Wrap the original pipelines to match the types:

```
State -pre-> Input ---> Pipeline ---> Output -post-> Next State
  |                                            |
  └--------------------------------------------┘
```

```python
from pipeteer import Pipeline, Wrapped

def post_auto(inp: Input, out: bytes | None):
  return AutoCorrected(inp.img, out) if out else ManualInput(inp.img)

def post_validate(inp: AutoCorrected, ok: bool):
  return Output(inp.img, inp.corrected) if ok else ManualInput(inp.img)

def post_manual(inp: ManualInput, out: bytes):
  return Output(inp.img, out)

auto = Wrapped(Input, Pipeline(bytes, bytes), pre=lambda inp: inp.img, post=post_auto)
val = Wrapped(AutoCorrected, Pipeline(bytes, bool), pre=lambda inp: inp.corrected, post=post_validate)
manual = Wrapped(ManualInput, Pipeline(bytes, bytes), pre=lambda inp: inp.img, post=post_manual)
```

#### Defining the Workflow

```python
from pipeteer import Workflow

workflow = Workflow(
  Input, Output,
  pipelines={
    'auto-correct': auto,
    'validation': val,
    'manual-correct': manual
  },
)
```

#### Defining Artifacts

```python
from fastapi import FastAPI
from pipeteer import ReadQueue, WriteQueue, PipelineQueues

class Artifacts:
  validation_api: FastAPI
  manual_api: FastAPI
  auto_correct: Coroutine

  @staticmethod
  def of(queues: Mapping[str, PipelineQueues]):
    return Artifacts(
      validation_api=validation_api(**queues['validation']['internal']),
      manual_api=manual_api(**queues['manual-correct']['internal']),
      auto_correct=automatic_correction(**queues['auto-correct']['internal']),
    )
```

### What Does Pipeteer Do?

Pipeteer connects the queues (and provides multiple queue implementations). For example:

```python
from pipeteer import Queue, make_queues, QueueKV

def make_queue(Type: type, path: Sequence[str]) -> Queue:
  table = '-'.join(path)
  return QueueKV.sqlite(Type, path='queues.db', table=table)

Qin = make_queue(Input, ['input'])
Qout = make_queue(Output, ['output'])
queues = make_queues(Qin, Qout, workflow, make_queue)
artifacts = Artifacts.of(queues)
```

### Running the Artifacts

You can run the artifacts as needed.
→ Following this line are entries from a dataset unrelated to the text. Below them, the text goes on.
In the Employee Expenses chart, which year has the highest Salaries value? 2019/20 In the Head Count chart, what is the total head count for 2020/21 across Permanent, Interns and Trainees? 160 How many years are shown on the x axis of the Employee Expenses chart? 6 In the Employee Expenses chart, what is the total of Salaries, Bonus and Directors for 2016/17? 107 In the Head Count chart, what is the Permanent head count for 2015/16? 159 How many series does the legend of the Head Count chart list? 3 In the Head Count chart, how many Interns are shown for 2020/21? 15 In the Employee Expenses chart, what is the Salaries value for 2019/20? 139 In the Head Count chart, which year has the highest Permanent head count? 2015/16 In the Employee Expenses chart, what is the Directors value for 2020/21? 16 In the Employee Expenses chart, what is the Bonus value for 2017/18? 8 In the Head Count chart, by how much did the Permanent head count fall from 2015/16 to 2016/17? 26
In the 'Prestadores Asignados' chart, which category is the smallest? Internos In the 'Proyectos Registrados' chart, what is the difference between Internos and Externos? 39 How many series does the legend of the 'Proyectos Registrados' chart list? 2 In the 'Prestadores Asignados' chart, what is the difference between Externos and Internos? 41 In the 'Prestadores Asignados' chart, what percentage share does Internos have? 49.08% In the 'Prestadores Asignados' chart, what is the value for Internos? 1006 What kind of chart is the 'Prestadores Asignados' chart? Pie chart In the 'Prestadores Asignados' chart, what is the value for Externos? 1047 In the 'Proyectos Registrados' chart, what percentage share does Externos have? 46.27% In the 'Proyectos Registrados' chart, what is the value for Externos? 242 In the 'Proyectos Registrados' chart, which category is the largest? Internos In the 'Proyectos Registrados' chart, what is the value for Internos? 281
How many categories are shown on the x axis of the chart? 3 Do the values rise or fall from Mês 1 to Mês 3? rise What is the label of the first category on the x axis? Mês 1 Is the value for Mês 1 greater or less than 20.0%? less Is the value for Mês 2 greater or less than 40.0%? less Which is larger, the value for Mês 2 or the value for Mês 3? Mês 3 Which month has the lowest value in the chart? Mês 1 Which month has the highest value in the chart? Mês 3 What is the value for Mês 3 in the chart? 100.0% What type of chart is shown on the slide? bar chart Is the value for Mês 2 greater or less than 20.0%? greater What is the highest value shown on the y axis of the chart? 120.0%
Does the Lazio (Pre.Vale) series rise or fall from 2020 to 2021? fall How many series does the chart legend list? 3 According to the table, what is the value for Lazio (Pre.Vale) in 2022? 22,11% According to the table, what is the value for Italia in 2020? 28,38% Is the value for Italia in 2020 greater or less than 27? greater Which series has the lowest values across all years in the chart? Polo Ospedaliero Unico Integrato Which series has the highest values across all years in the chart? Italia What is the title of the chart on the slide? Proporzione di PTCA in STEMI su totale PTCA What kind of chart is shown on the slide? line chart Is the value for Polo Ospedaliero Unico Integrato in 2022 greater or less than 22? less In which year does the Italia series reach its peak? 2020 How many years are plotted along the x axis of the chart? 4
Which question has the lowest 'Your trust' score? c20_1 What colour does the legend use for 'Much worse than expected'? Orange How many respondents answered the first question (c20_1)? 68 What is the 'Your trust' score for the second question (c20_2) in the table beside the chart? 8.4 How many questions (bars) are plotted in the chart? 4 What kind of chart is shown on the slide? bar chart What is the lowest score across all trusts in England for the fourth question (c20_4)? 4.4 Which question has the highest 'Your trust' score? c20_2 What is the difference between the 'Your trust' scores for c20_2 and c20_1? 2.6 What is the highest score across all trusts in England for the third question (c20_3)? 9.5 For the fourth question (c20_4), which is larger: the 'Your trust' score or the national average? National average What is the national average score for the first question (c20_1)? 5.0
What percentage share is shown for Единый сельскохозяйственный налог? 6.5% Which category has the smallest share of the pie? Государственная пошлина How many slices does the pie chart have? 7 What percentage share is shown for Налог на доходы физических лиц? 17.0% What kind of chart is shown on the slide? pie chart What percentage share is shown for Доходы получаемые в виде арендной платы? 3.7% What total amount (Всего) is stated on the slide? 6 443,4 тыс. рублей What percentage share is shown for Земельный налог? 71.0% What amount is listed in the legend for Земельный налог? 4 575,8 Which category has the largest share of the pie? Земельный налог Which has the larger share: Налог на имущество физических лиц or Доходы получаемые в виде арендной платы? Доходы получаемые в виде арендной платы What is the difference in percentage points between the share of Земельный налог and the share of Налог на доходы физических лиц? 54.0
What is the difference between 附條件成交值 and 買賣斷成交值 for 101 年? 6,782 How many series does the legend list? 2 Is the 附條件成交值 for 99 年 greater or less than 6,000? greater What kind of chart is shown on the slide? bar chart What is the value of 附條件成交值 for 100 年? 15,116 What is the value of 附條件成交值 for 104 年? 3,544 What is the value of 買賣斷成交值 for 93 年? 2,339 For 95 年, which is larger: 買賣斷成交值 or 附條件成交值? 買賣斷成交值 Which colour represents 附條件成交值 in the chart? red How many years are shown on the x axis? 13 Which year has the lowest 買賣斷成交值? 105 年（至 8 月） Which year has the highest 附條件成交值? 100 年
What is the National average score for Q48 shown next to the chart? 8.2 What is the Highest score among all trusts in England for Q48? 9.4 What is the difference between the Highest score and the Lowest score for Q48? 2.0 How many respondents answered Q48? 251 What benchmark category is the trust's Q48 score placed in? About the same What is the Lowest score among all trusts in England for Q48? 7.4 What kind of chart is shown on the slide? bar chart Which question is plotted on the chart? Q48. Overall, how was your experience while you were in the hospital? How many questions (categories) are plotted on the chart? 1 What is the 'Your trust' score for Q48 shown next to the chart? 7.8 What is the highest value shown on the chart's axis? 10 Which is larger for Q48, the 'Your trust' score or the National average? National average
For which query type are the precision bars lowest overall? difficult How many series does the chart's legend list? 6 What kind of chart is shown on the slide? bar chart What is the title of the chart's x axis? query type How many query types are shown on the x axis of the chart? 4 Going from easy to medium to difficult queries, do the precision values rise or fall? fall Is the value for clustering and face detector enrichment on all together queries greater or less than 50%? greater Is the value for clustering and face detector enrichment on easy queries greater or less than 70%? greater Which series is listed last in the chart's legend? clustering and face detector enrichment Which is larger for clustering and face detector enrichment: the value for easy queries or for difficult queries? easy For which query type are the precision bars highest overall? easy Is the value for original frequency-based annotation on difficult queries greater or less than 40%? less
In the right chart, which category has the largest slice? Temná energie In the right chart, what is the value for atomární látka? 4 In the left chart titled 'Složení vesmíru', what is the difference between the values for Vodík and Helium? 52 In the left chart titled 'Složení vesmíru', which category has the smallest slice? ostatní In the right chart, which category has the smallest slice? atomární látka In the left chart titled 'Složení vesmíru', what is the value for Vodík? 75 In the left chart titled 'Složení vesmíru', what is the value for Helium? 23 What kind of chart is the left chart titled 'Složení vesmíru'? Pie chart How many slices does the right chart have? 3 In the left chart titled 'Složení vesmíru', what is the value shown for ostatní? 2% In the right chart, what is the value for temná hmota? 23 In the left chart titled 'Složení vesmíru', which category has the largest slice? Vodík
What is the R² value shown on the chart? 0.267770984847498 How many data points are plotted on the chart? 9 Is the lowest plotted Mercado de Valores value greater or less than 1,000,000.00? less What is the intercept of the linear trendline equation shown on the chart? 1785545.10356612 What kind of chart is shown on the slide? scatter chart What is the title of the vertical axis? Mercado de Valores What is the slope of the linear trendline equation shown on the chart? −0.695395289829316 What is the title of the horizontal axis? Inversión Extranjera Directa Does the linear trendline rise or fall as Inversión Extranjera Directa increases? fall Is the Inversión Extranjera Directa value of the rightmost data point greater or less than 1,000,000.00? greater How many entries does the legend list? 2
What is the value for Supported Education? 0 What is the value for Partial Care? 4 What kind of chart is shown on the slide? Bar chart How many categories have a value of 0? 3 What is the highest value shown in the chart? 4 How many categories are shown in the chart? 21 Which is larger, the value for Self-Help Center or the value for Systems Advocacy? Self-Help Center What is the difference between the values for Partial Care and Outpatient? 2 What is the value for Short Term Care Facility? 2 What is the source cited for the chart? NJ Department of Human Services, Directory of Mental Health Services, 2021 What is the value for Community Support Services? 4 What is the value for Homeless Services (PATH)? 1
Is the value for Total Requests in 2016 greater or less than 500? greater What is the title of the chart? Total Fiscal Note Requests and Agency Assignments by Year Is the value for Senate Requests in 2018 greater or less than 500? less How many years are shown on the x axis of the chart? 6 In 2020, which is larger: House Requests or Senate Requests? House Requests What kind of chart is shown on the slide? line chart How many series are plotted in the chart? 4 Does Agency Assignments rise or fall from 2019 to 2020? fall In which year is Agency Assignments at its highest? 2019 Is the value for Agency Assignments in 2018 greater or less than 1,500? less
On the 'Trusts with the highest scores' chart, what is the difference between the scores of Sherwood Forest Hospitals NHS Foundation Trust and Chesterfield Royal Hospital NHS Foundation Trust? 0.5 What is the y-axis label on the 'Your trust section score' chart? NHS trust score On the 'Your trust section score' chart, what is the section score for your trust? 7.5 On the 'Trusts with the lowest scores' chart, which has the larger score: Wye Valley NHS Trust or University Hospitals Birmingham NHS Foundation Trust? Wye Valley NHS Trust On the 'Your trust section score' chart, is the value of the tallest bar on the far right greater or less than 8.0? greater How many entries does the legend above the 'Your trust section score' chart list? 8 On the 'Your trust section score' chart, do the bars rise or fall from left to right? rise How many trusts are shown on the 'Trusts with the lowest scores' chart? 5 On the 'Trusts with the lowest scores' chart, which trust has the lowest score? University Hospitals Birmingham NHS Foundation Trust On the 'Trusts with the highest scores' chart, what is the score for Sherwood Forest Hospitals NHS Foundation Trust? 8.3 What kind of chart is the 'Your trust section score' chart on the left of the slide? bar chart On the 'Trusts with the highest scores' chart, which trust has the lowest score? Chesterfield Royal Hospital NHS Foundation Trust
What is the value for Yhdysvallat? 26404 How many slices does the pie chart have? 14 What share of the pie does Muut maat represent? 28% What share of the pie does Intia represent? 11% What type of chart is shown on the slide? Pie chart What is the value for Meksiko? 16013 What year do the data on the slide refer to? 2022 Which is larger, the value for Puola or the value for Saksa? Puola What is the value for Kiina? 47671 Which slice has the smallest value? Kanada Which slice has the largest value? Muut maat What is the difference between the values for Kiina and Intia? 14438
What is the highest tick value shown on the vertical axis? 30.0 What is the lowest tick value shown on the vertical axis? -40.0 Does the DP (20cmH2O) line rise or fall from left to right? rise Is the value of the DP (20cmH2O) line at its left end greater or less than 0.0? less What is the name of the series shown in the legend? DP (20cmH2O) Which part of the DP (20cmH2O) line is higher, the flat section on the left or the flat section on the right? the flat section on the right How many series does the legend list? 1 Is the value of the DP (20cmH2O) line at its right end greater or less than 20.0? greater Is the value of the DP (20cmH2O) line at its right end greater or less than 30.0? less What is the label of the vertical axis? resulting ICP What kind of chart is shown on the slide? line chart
For instance:

```python
from multiprocessing import Process
import asyncio
from fastapi import FastAPI
import uvicorn

api = FastAPI()
api.mount('/validation', artifacts.validation_api)
api.mount('/correction', artifacts.manual_api)

procs = [
  Process(target=uvicorn.run, args=(api, )),
  Process(target=asyncio.run, args=(artifacts.auto_correct,))
]
for proc in procs:
  proc.start()
for proc in procs:
  proc.join()
```

### Installation

```sh
pip install pipeteer
```

### Usage

Follow the example provided to define your workflows, wrap pipelines, and run the artifacts.